§ LISTING:
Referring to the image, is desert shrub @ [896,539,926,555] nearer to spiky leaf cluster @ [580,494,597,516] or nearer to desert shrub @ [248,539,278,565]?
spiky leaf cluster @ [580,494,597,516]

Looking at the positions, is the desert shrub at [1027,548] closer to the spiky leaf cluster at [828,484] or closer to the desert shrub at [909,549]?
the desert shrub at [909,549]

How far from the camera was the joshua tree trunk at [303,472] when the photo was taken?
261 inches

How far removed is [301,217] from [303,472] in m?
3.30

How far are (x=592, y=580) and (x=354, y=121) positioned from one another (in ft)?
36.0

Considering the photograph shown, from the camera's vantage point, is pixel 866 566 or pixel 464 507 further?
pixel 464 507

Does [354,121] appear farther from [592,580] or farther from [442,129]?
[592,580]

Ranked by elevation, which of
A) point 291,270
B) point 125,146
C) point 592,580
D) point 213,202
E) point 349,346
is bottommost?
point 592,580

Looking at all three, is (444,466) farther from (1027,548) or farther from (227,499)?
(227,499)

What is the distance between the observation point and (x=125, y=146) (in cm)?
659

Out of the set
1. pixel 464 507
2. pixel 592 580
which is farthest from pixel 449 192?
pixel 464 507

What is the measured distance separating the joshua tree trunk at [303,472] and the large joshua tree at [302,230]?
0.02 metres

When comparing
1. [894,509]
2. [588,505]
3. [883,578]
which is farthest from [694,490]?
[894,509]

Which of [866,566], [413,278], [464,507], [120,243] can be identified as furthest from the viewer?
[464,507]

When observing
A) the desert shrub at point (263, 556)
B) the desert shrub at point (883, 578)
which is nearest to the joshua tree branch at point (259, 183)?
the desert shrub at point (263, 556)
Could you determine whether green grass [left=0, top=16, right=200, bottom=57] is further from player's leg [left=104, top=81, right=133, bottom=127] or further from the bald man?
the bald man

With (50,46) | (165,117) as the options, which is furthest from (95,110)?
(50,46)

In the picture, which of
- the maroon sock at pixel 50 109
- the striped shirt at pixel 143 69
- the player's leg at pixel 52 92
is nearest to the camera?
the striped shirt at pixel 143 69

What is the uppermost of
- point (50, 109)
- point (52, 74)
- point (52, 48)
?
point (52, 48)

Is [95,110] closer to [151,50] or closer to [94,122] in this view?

§ BRIEF: Copy out all of the records above, substituting "yucca trunk" for every occurrence of "joshua tree trunk" and changing nothing else.

§ TASK RESPONSE:
Referring to the image, is desert shrub @ [896,539,926,555] nearer to spiky leaf cluster @ [580,494,597,516] or nearer to desert shrub @ [248,539,278,565]?
spiky leaf cluster @ [580,494,597,516]

Looking at the positions, is the desert shrub at [1027,548] closer to the spiky leaf cluster at [828,484] or closer to the desert shrub at [909,549]?
the desert shrub at [909,549]

How far from the camera was the yucca trunk at [303,472] when the photo was taken?
261 inches

How far removed is [301,217] from [303,472] in m?
3.30

How far are (x=592, y=580) and (x=354, y=121) positioned from one another (in ft)?
36.0

Considering the photograph shown, from the camera's vantage point, is pixel 866 566 or pixel 464 507 further?
pixel 464 507

Does [354,121] appear farther from [592,580] or farther from [442,129]?
[592,580]

Ranked by elevation, which of
A) point 291,270
B) point 125,146
C) point 592,580
D) point 213,202
E) point 349,346
is bottommost?
point 592,580

Looking at all three, is (444,466) farther from (1027,548) or farther from (227,499)?
(227,499)

What is the distance between the observation point and (x=125, y=146) (in cm)?
659

Out of the set
1. pixel 464 507
2. pixel 592 580
which is farthest from pixel 449 192?
pixel 464 507

What is the measured distance separating the yucca trunk at [303,472] and the large joshua tree at [302,230]?
0.02 metres

When comparing
1. [894,509]
2. [588,505]
3. [883,578]
which is farthest from [694,490]?
[894,509]

Which of [866,566], [413,278], [464,507], [120,243] can be identified as furthest from the viewer?
[464,507]

When observing
A) the desert shrub at point (263, 556)
B) the desert shrub at point (883, 578)
which is nearest to the joshua tree branch at point (259, 183)?
the desert shrub at point (263, 556)
Could you determine whether green grass [left=0, top=16, right=200, bottom=57] is further from player's leg [left=104, top=81, right=133, bottom=127] or further from the bald man?
the bald man

With (50,46) | (165,117) as the options, which is furthest from (95,110)?
(50,46)

In the picture, which of
- the maroon sock at pixel 50 109
- the striped shirt at pixel 143 69
- the player's leg at pixel 52 92
is nearest to the camera?
the striped shirt at pixel 143 69

What is the uppermost of
- point (50, 109)
- point (52, 74)
- point (52, 48)
?
point (52, 48)

Is [95,110] closer to [151,50] or closer to [94,122] in this view?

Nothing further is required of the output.